Ghastly faces were staring at her, their lips moving in death to excoriate her. It was not too late to tell him the truth; not too late to stop the attack. Her head had sunk; she trembled and swayed and a kind of moan escaped her. She seemed utterly frail and so distraught that Westerling, in an impulse of protection, laid his hands on her relaxed shoulders. She could feel the pressure of each finger growing firmer in its power, while a certain eloquence possessed him in defiance of his apprehensions.

”Our cause is at stake to-night,” he declared, ”yours and mine! We must win, you and I! It is our destiny!”

”You and I!” repeated Marta. ”Why you and I?”

It seemed very strange to be thinking of any two persons when hundreds of thousands were awaiting the signal for the death prepared by him. He mistook the character of her thought in the obsession of his egoism.

”What do lives mean?” he cried with a sudden desperation, his grip of her shoulders tightening. ”It is the law of nature for man to fight.

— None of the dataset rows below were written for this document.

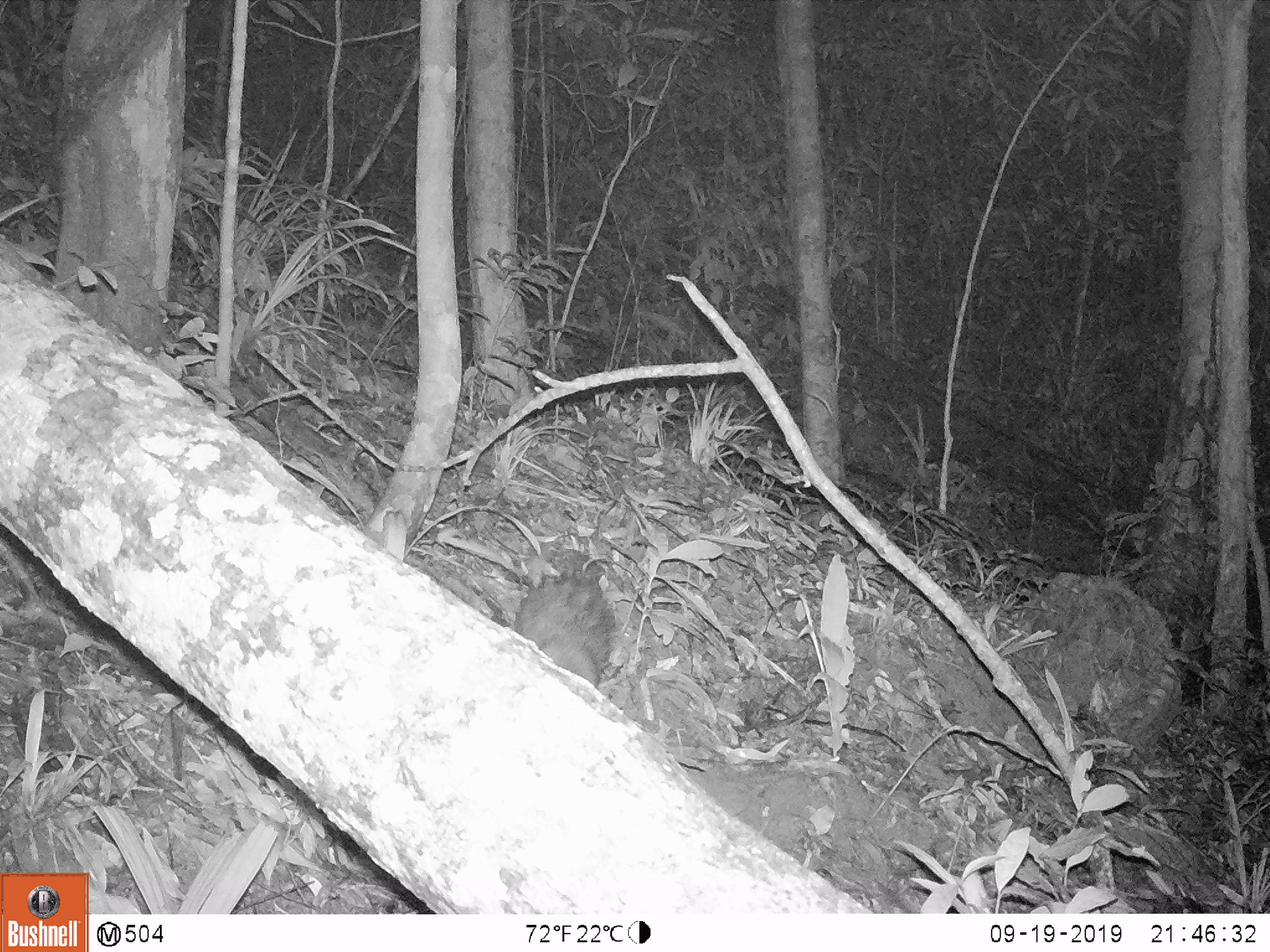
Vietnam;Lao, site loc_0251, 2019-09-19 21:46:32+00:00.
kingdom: Animalia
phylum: Chordata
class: Mammalia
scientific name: Mammalia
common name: mammal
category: unidentified small mammal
Unidentified small mammal (mammal) (Mammalia). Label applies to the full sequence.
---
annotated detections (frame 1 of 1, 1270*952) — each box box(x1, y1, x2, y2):
unidentified small mammal: box(511, 551, 617, 689)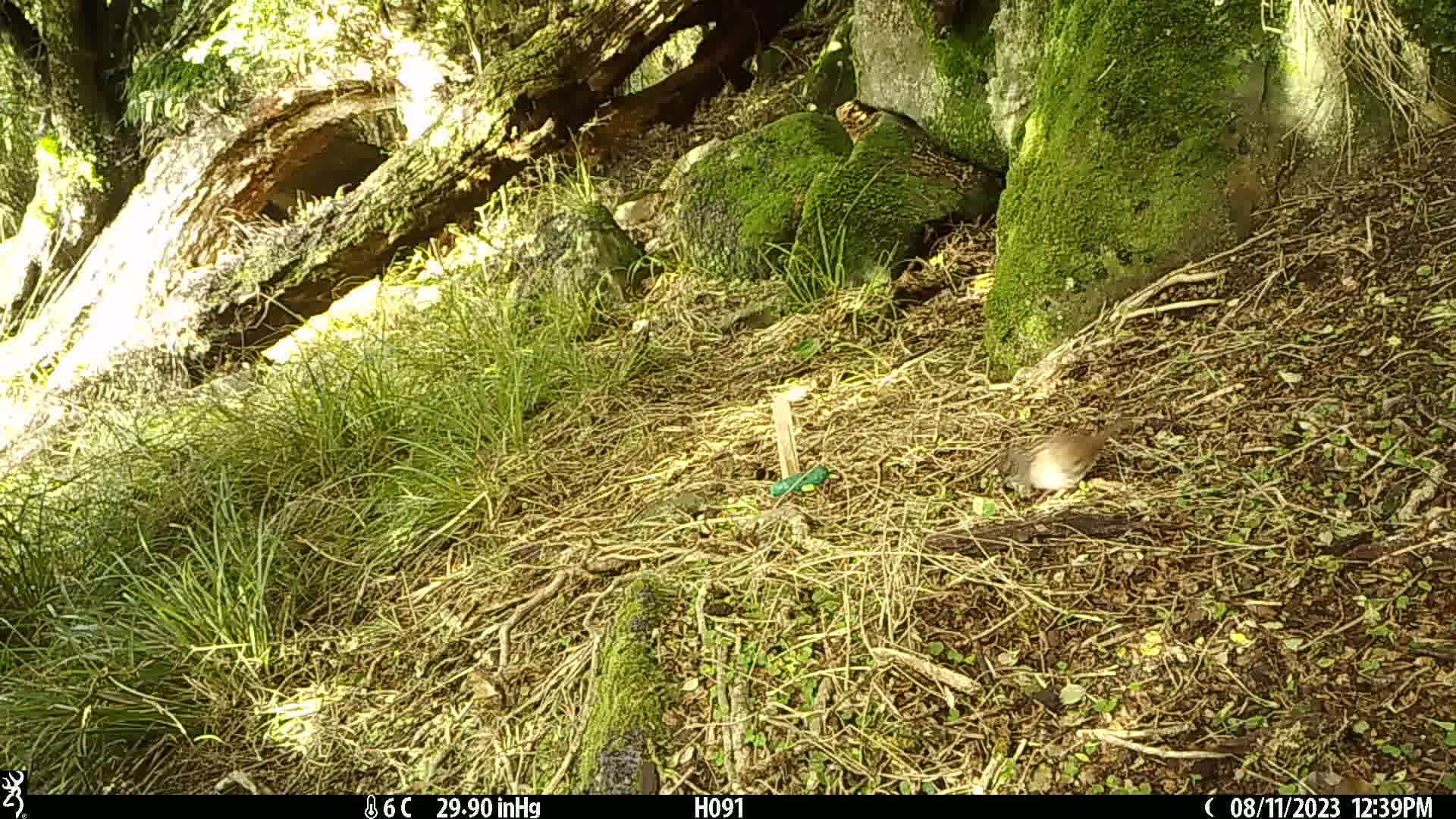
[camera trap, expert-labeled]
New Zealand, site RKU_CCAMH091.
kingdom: Animalia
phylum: Chordata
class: Aves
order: Passeriformes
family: Prunellidae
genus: Prunella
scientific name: Prunella modularis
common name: dunnock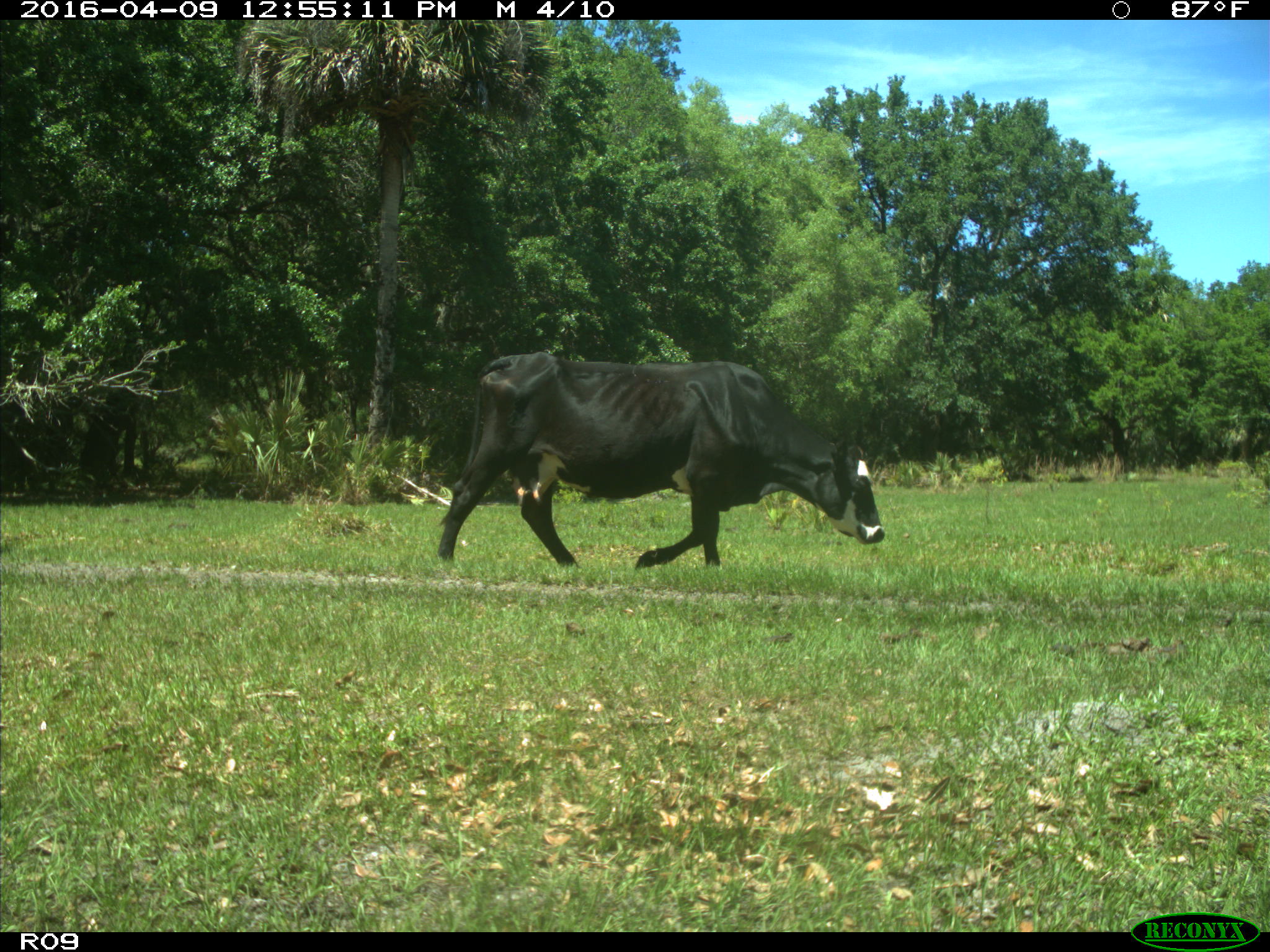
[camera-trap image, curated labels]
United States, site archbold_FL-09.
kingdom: Animalia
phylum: Chordata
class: Mammalia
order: Artiodactyla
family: Bovidae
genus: Bos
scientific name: Bos taurus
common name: domestic cow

Unless he fights he goes to seed. One trouble with our army is that it was soft from the want of war. It is the law of nature for the fittest to survive! Other sons will be born to take the place of those who die to-night. There will be all the more room for those who live. Victory will create new opportunities. What is a million out of the billions on the face of the earth? Those who lead alone count--those who dwell in the atmosphere of the peaks, as we do!” The pressure of his strong hands in the unconscious emphasis of his pa.s.sion became painful; but she did not protest or try to draw away, thinking of his hold in no personal sense but as a part of his self-revelation. ”All--all is at stake there!” he continued, staring toward the range. ”It's the Rubicon! I have put my career on to-night's cast! Victory means that the world will be at our feet--honor, position, power greater than that of any other two human beings! Do you realize what that means--the honor and the power that will be ours? I shall have directed the greatest army the world has ever known to victory!”

”And defeat means--what does defeat mean?” she asked narrowly, calmly; and the pointed question released her shoulders from the vise.

What had been a shadow in his thoughts became a live monster, striking him with the force of a blow. He forgot Marta. Yes, what would defeat mean to _him_? Sheer human nature broke through the bonds of mental discipline weakened by sleepless nights. Convulsively his head dropped as he covered his face.

”Defeat! Fail! That I should fail!” he moaned.